To read this entire article link to: http://www.cdc.gov/mmwr

REF: Morbidity and Mortality Weekly Report, 51(51);1149-1152, January 3, 2003


 Outbreak of Botulism Type E Associated with
Eating a Beached Whale - Western Alaska, July 2002
    Botulism is a neuroparalytic illness caused by toxins produced by the bacterium Clostridium botulinum, an obligate anaerobe found commonly in the environment. Intoxication with toxin type E is associated exclusively with eating animal foods of marine (salt or fresh water) origin. Persons who eat raw or fermented marine fish and mammals are at high risk for botulism from type E toxin. On July 17, 2002, the Alaska Division of Public Health investigated a cluster of suspected botulism cases among residents of a fishing village in Alaska. This report summarizes the findings of the outbreak investigation, which linked disease to eating raw muktuk (skin and a pink blubber layer) from a beached whale. To avoid delays in treatment, health-care providers evaluating patients suspected of having botulism should base treatment decisions on clinical findings. Public health authorities should be notified immediately about any suspected botulism case.

    During July 13-15, residents of a western Alaska village on the Bering Sea shore shared a meal consisting of muktuk harvested from a beached adult beluga whale found near their village. The villagers estimated that the whale had been dead for at least several weeks. They cut the whale fluke (tail) into pieces and stored them in zipper-sealed plastic bags in a refrigerator until they were eaten 1 or 2 days later. On July 17, after a physician from western Alaska reported three suspected cases of botulism among patients who had eaten the muktuk, the Alaska Section of Epidemiology began an investigation.

    A case of foodborne botulism was defined as illness in a person who had eaten the muktuk and subsequently had symmetric descending flaccid paralysis of motor and autonomic nerves. Persons who ate muktuk were interviewed and examined, and their hospital records were reviewed. Serum, stool, and gastric contents from patients and leftover blubber were tested for botulinum toxin.

    Of 14 persons identified who ate the muktuk, eight (57%) had an illness that met the case definition. Five of the eight patients were female; the median age was 73 years (range: 13-83 years). Symptom onset after ingestion of muktuk occurred within 36 hours in all patients. Five patients were hospitalized, four received antitoxin, and two required mechanical ventilation. Three stool, three gastric fluid, and seven serum samples from the eight patients and seven samples of muktuk were tested for botulinum toxin at CDC's National Botulism Surveillance and Reference Laboratory.

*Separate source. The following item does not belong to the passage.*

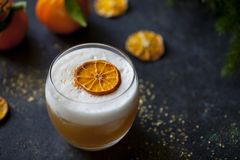 Christmas cocktail of amaretto sour stock photography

The diagnostic laboratory received all laboratory specimens on July 26, and results were reported on August 1. Type E toxin was detected in stool from one patient. All seven samples of muktuk were positive for type E botulinum toxin.

Editorial Note:  During 1973-1998, a total of 814 cases and an annual median of 24 cases (range: 14-94 cases) of foodborne botulism were reported to CDC; 236 (29%) of these cases occurred in Alaska. Although botulism is a rare disease, its presentation is distinctive (Because of the epidemic potential of foodborne botulism, every case should be reported and investigated immediately.)

The probable mode of contamination of the whale in this outbreak was either growth and toxin secretion by C. botulinum present in the intestinal tract of the whale or traumatic introduction of C. botulinum spores into the beached whale tissue from contact with sand, rocks, and driftwood, and subsequent germination and toxin production. C. botulinum type E has been found in Alaska coastline soil, and outbreaks of botulism associated with eating beached marine mammals are documented. A previous report on the accumulation of C. botulinum toxins in the North Sea coastal food chain associated with beached whales suggested the disposal of the carcasses as a preventive measure. However, because of the impracticality of frequent scanning of the vast Alaska shoreline and high costs associated with disposal, the U.S. Fish and Wildlife Service does not remove beached mammal carcasses regularly.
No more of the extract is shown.